**WHAT IS EXPECTED:**
Identify the line that contains "How far is pixel" in the material. Output it and every line after it, unchanged, through the end.

**MATERIAL FOR THE TASK:**
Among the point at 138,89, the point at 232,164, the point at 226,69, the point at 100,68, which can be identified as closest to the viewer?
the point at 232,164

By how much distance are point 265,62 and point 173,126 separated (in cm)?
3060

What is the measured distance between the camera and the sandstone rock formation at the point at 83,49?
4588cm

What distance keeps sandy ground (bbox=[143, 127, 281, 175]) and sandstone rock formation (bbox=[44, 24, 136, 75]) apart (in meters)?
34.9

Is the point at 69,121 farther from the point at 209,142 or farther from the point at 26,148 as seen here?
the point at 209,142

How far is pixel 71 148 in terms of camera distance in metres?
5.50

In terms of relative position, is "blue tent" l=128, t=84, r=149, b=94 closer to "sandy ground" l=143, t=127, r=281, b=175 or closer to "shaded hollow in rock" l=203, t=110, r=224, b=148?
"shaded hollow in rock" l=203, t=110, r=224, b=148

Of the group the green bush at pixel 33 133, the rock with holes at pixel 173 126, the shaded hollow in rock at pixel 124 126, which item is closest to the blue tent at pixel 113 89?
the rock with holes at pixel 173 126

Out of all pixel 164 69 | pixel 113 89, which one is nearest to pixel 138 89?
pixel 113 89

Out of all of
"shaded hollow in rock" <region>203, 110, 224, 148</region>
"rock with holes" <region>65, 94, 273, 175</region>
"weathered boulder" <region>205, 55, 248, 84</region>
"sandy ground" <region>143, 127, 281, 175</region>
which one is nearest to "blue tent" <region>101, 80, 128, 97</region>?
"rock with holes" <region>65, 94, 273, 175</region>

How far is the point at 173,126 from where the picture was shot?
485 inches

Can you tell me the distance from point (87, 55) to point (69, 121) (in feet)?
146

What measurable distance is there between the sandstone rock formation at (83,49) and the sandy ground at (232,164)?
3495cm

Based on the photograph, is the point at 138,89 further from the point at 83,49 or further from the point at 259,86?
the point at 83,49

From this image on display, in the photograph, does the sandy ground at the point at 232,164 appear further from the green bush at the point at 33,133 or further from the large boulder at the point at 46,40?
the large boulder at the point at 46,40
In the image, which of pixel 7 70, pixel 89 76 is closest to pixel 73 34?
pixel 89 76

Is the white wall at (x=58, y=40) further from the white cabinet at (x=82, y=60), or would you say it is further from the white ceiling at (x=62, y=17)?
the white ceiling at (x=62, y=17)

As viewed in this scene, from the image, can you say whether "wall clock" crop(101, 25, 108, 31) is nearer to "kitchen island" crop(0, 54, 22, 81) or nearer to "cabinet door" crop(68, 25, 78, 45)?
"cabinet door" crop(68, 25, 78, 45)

**WORKED SOLUTION:**
How far is pixel 71 148 in terms of camera distance in metres?
5.50

In terms of relative position, is "blue tent" l=128, t=84, r=149, b=94 closer to "sandy ground" l=143, t=127, r=281, b=175 or closer to "shaded hollow in rock" l=203, t=110, r=224, b=148?
"shaded hollow in rock" l=203, t=110, r=224, b=148

Of the group the green bush at pixel 33 133, the rock with holes at pixel 173 126, the shaded hollow in rock at pixel 124 126, which item is closest to the blue tent at pixel 113 89?
the rock with holes at pixel 173 126

Out of all pixel 164 69 | pixel 113 89, which one is nearest to pixel 138 89?
pixel 113 89

Out of all of
"shaded hollow in rock" <region>203, 110, 224, 148</region>
"rock with holes" <region>65, 94, 273, 175</region>
"weathered boulder" <region>205, 55, 248, 84</region>
"sandy ground" <region>143, 127, 281, 175</region>
which one is nearest to "blue tent" <region>101, 80, 128, 97</region>?
"rock with holes" <region>65, 94, 273, 175</region>

How far is the point at 173,126 from where the picture was shot?
485 inches

Can you tell me the distance from point (87, 55) to point (69, 121) (in feet)?
146

What measurable distance is there between the sandstone rock formation at (83,49) and the sandy ground at (232,164)?
3495cm

Based on the photograph, is the point at 138,89 further from the point at 83,49 or further from the point at 259,86?
the point at 83,49

From this image on display, in the photograph, does the sandy ground at the point at 232,164 appear further from the green bush at the point at 33,133 or further from the large boulder at the point at 46,40?
the large boulder at the point at 46,40
In the image, which of pixel 7 70, pixel 89 76 is closest to pixel 73 34?
pixel 89 76

Is the white wall at (x=58, y=40) further from the white cabinet at (x=82, y=60), or would you say it is further from the white ceiling at (x=62, y=17)?
the white ceiling at (x=62, y=17)

As viewed in this scene, from the image, can you say whether "wall clock" crop(101, 25, 108, 31) is nearer to "kitchen island" crop(0, 54, 22, 81) or nearer to "cabinet door" crop(68, 25, 78, 45)?
"cabinet door" crop(68, 25, 78, 45)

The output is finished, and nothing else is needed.